I’m wondering how chance to hit is computed. I’ve found that Frigate Plasma will still occasionally miss against stationary targets even though it has a tracking speed of 1.00. So it seems a margin of 1.0 tracking doesn’t mean a 100% hit chance unless there’s some random chance to miss added to each shot.
On the other hand, I’ve noticed that massed Cruiser Pulse Lasers (2.6 tracking) seem to do a decent job of shooting down shoot down rocket fighters with a speed of 4.31 and 2.98 without too much trouble. So a margin of 1.71 doesn’t seem to be enough for safety, let alone 0.38.
A while ago, cliffski posted the core of the algorithm in the forums:
If the weapon’s tracking speed is greater than the target’s speed, the chance of hitting is (1-(target_speed/tracking_speed)) * (target_size/256 * 0.5 + 0.5). This would be 100% for a extra large (length 256) cruiser that is not moving, and goes to zero as the target’s speed approaches the weapon’s tracking speed or to 50% as the target’s size goes to from to zero.
There is also a chance on each shot of a “lucky hit.” I believe the odds of getting a lucky hit is 2%, but the exact chance may have tweaked since I heard that number.
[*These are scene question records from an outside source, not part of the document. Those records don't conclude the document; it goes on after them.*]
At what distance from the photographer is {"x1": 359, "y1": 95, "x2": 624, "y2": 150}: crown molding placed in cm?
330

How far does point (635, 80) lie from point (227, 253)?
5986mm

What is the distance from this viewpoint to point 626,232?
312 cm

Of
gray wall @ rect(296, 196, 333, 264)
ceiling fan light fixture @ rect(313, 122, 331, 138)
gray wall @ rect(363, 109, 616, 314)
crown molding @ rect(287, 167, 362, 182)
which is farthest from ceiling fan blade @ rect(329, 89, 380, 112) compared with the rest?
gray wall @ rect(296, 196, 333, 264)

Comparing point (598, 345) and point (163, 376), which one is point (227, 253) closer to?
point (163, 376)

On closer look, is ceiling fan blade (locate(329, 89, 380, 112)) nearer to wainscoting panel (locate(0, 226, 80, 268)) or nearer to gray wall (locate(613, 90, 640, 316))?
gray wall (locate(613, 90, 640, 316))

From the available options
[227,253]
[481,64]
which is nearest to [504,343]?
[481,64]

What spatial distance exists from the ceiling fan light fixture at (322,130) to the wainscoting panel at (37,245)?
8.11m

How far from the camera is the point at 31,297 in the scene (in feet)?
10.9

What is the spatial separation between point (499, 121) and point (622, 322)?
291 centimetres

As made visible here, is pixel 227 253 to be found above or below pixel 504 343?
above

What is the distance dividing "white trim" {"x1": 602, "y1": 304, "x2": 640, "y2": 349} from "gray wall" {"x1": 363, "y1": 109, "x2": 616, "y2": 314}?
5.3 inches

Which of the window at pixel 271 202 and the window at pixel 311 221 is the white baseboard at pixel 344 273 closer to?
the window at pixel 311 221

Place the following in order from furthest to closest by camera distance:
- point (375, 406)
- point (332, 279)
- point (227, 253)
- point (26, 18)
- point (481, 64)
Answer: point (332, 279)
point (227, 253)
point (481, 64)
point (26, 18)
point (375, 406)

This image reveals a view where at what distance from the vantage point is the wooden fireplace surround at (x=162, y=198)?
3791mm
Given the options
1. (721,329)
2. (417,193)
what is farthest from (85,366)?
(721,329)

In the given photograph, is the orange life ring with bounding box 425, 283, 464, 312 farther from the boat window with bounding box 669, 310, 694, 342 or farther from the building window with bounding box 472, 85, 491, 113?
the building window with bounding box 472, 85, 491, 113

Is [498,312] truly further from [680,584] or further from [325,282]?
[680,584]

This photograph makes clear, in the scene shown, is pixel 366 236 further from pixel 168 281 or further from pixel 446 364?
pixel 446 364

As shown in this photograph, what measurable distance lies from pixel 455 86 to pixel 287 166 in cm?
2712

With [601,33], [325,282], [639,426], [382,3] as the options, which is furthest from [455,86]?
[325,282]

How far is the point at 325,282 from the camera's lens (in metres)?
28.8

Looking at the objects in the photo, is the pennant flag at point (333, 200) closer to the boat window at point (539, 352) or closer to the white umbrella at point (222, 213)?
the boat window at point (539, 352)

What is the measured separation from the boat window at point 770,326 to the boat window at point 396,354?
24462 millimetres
Lucky hits skip the regular hit chance calculation, and will always hit their target (except in the cases of missiles that are too slow and unmaneuverable to reach their targets before running out of fuel).
In the situations you described, the plasma shots were occasionally missing because of the second part of the hit chance formula, since all of the regular ships have a size smaller than 256. The Pulse Lasers were only damaging fighters due to lucky hits, but probably after the first hit each damaged fighter was flying more slowly due to engine damage, and so was easy for the guns to finish off.
I don’t know exactly how it’s coded, but the explanations I’ve seen suggest that they are different checks. Lucky hits skip over the “to-hit” calculation that takes place at weapon launch time. Critical hits skip the penetration checks, which I’m pretty sure must happen at impact time, rather than before.